Her recent humanitarian efforts to get lawyers for unaccompanied migrant children led to her selection as the 2015 Don and Arvonne Fraser Human Rights Award recipient by the Advocates for Human Rights. She also was named a 2015 Champion of Children by First Focus and a 2015 Golden Door award winner by HIAS Pennsylvania. In 2016, the American Immigration Council gave her the American Heritage Award. Also in 2016, the Houston Peace & Justice Center honored her with their National Peacemaker Award.
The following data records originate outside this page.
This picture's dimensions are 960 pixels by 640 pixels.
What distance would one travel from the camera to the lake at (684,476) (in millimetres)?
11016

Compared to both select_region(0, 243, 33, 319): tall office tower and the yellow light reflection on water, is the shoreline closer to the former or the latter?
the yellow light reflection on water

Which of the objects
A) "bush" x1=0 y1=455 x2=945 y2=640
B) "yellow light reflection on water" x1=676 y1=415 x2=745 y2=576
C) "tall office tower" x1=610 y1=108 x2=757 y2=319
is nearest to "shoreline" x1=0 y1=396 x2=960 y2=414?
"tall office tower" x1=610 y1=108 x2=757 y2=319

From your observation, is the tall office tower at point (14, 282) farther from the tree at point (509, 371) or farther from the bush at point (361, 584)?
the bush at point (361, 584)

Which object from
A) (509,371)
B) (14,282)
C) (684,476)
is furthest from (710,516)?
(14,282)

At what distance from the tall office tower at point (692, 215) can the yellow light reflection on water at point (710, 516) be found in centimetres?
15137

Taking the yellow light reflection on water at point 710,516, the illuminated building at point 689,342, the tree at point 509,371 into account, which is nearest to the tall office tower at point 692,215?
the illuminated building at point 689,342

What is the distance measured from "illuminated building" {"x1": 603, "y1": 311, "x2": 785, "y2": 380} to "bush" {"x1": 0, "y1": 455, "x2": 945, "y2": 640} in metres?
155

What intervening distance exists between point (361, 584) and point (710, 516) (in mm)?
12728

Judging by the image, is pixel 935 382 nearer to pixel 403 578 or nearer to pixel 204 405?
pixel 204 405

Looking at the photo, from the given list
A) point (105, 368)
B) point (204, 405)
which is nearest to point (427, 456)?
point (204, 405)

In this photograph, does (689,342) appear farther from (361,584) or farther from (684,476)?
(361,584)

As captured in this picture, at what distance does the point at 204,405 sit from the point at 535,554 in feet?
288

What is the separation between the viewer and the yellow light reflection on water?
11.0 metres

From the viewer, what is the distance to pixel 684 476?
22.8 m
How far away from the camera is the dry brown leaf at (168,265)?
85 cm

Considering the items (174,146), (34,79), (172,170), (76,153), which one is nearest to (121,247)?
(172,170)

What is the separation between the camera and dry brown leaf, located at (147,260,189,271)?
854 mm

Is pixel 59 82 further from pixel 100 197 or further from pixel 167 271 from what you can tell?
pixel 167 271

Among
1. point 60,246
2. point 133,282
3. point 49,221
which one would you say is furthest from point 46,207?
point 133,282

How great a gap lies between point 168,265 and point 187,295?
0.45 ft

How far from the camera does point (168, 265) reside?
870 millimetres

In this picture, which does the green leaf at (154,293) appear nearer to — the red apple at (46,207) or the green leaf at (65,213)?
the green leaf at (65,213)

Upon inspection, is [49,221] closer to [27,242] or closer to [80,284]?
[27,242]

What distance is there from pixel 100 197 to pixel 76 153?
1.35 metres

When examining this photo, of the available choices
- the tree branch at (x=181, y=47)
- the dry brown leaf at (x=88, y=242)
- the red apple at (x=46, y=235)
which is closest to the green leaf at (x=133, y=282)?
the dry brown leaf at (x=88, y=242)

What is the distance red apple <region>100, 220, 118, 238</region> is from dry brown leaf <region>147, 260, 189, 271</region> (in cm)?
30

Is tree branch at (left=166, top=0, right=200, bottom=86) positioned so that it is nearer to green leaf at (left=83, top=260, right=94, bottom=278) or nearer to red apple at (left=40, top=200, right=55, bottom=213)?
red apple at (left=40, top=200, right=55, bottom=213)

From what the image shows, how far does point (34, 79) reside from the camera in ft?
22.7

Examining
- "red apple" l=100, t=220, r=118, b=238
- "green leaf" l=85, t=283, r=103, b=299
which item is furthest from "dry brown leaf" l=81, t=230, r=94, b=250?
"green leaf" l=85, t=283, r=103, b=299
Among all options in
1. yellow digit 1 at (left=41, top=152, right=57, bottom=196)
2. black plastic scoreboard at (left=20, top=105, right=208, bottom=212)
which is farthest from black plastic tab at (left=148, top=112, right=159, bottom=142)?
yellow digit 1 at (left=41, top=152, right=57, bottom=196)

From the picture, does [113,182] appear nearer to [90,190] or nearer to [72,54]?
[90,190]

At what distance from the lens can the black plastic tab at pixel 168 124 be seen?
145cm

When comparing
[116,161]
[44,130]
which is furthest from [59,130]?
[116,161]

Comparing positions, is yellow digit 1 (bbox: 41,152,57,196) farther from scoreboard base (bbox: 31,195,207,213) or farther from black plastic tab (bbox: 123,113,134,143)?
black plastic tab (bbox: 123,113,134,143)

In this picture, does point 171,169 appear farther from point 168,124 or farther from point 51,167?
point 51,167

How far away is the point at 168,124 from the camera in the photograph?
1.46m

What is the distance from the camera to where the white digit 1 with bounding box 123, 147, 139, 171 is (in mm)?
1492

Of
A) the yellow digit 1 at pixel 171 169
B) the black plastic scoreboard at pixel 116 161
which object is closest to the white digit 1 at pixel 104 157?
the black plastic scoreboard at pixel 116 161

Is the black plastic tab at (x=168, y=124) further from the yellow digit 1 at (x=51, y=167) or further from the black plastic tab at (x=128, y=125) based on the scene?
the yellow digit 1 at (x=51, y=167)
Nazario, who grew up in Kansas and in Argentina, has written extensively from Latin America and about Latinos in the United States. She has been named among the most influential Latinos by Hispanic Business Magazine and a “trendsetter” by Hispanic Magazine. In 2012 Columbia Journalism Review named Nazario among “40 women who changed the media business in the past 40.” In 2018, Nazario was named a contributing opinion writer for the New York Times.
She is a graduate of Williams College and has a master’s degree in Latin American studies from the University of California, Berkeley. She has honorary doctorates from Mount St. Mary’s College and Whittier College. She began her career at the Wall Street Journal, and later joined the Los Angeles Times. She is now at work on her second book.